Если все, что нас ждет перед смертью, — это старость и дряхлость, значит, общественные установки лгали нам, заставляя верить в то, что наш выбор в повседневном мире разнообразен и необыкновенен. Мечтой дона Хуана было достичь этого многообразия выбора путем отмены эффекта интерпретационной системы. В этом и заключается суть его уроков. Кто бы ни принимался истолковывать их в обстановке аудитории, он остается циником и комедиантом, потому что не существует способа сделать это, не сумев прежде принять нутром концептуальную парадигму дона Хуана. Предлагая идею преднамеренной эволюции, которая сменила бы нашу интерпретационную систему, он предлагает тотальную революцию, имя которой свобода.
С таинственным человеком
Интервью Бенджамина Эпштейна с Карлосом Кастанедой 26 декабря 1997 г.
Вопрос: Почему вы не позволяете себя фотографировать и записывать ваш голос на пленку?
Карлос Кастанеда: Запись — это способ зафиксировать вас во времени. Единственное, чего не должен делать маг, — это становиться статичным, инертным. Статичный мир, статичная картинка — это противоположность мага.
В.: Можно ли считать Тенсёгрити толтекской тайцзи? Мексиканским боевым искусством?
К. К.: Тенсёгрити находится вне политических границ. Мексиканцы — это нация. Говорить о принадлежности было бы абсурдом. Невозможно сравнивать Тенсёгрити с йогой или тайцзи. У них разное происхождение и разные цели. Его происхождение шаманское, его цели также шаманские.
В.: Нашлось бы во всем этом место для Иисуса, для Будды?
К. К.: Это идеалы. Они слишком велики, слишком гигантские, чтобы быть реальными. Они божественные сущности. Один — принц буддизма, второй — Сын Бога. Идеальные существа не могут быть использованы в прагматическом движении. Разница между религией и шаманской традицией состоит в том, что вещи, с которыми имеют дело шаманы, очень практичны. Магические движения являются одним из аспектов такого отношения.
В.: Магические движения — это как раз то, чем вы все время занимаетесь?
К. К.: Не-е-ет... Я был слишком полным, и дон Хуан рекомендовал мне использовать магические движения для того, чтобы поддерживать мое тело в оптимальном состоянии. И в смысле физической активности, — да, мы этим занимаемся. Эти движения усиливают осознание человека, чтобы он смог сфокусироваться на идее, что мы — это сферы светимости, скопление энергетических полей, удерживаемых особым клеем.
В.: Где вы живете?
К. К.: Я не живу здесь. Я вообще не здесь. Я использую эвфемизм «Я был в Мексике». У всех нас время разделено между нахождением здесь и тем временем, когда нас тянет нечто не поддающееся описанию, то, что позволяет нам посещать иные реальности. Но если говорить об этом, то это все начинает звучать очень по-дурацки.
В.: Согласно вашей книге «Дар Орла», дон Хуан Матус не умер, он ушел, сгорел в огне изнутри. Вы покинете мир или вы умрете?

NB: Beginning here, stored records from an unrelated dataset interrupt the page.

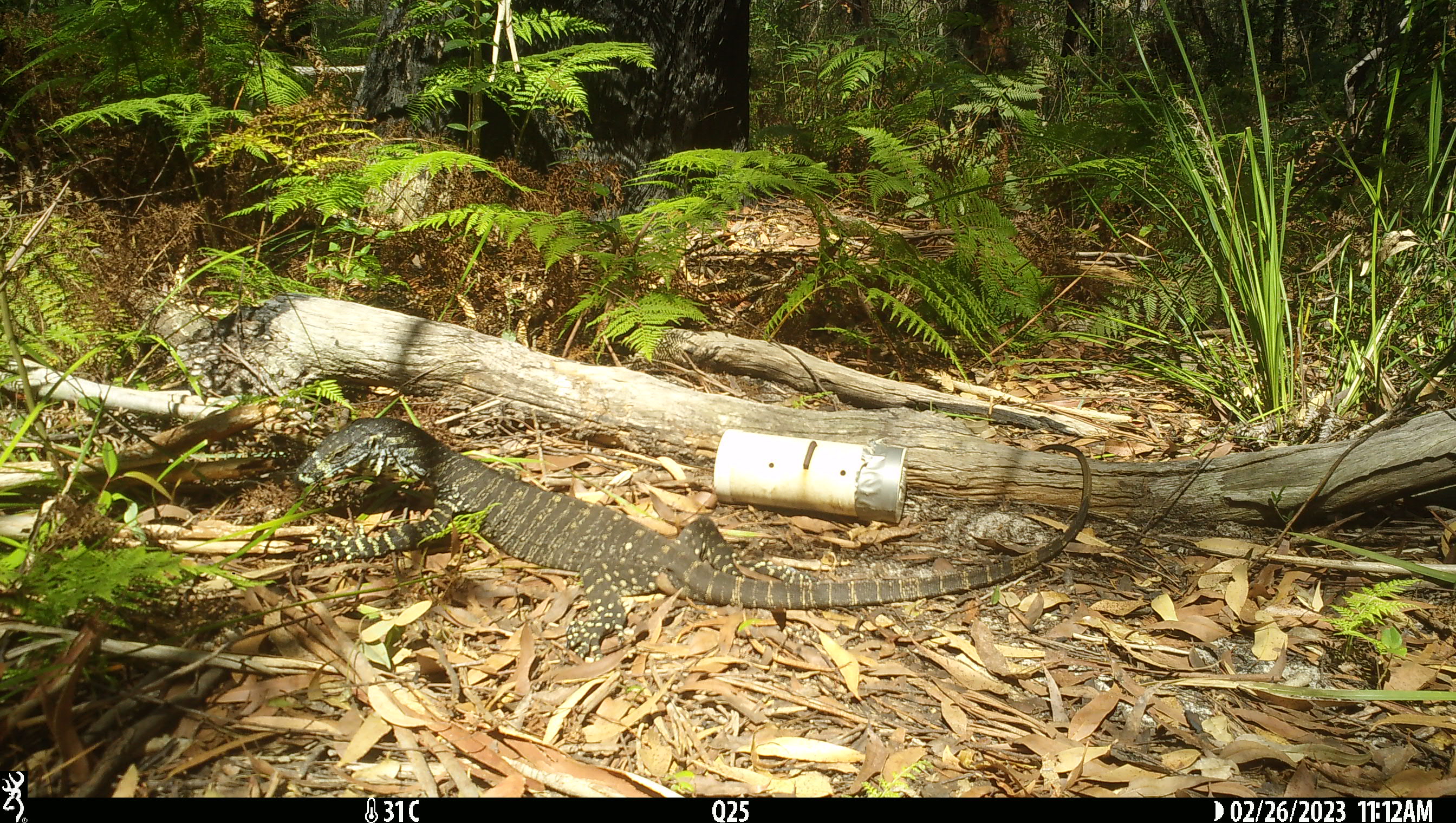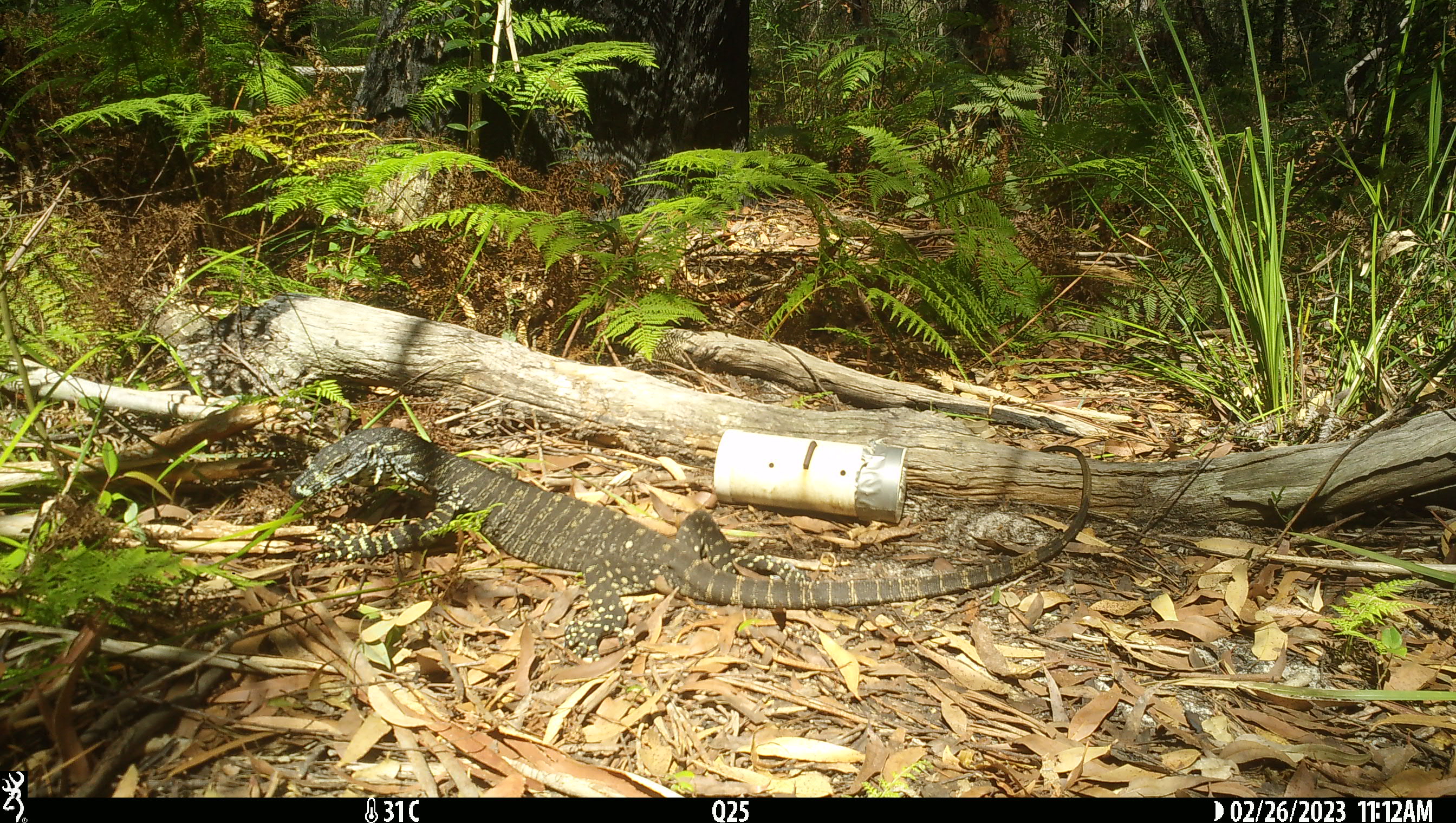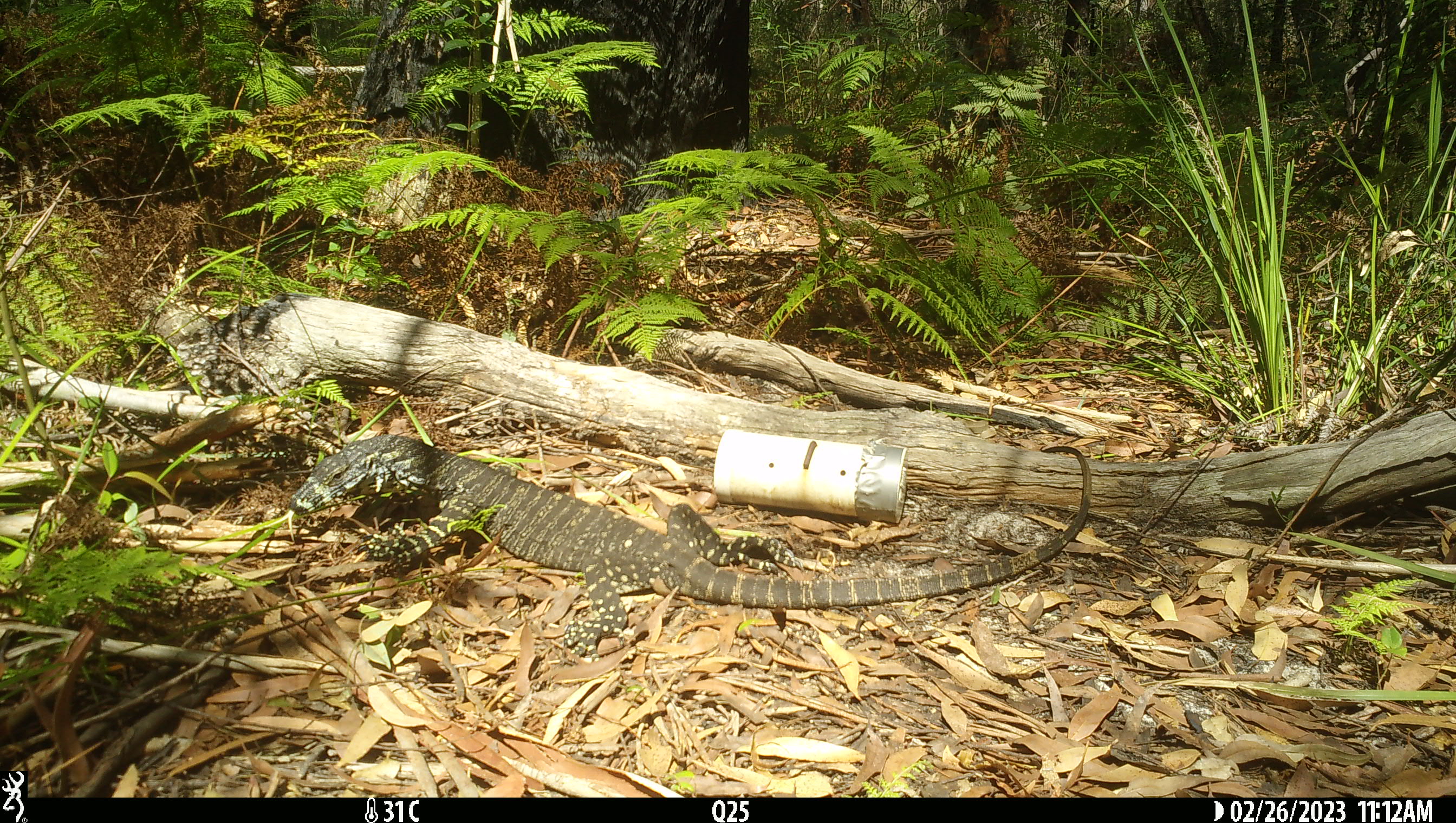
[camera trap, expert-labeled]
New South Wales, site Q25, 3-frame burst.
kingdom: Animalia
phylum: Chordata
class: Reptilia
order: Squamata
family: Varanidae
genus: Varanus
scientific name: Varanus varius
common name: lace monitor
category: goanna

К. К.: Так как я идиот, то уверен, что умру. Я хотел бы сохранить ту целостность, которая позволила бы мне уйти так же, как ушел он, но нет никаких гарантий. Я испытываю этот ужасный страх, что у меня ничего не выйдет. Но я хочу этого, я стараюсь этого добиться изо всех сил.
В.: Я вспомнил, что читал как-то недавно статью, в которой вас называли дедушкой Нью-Эйджа.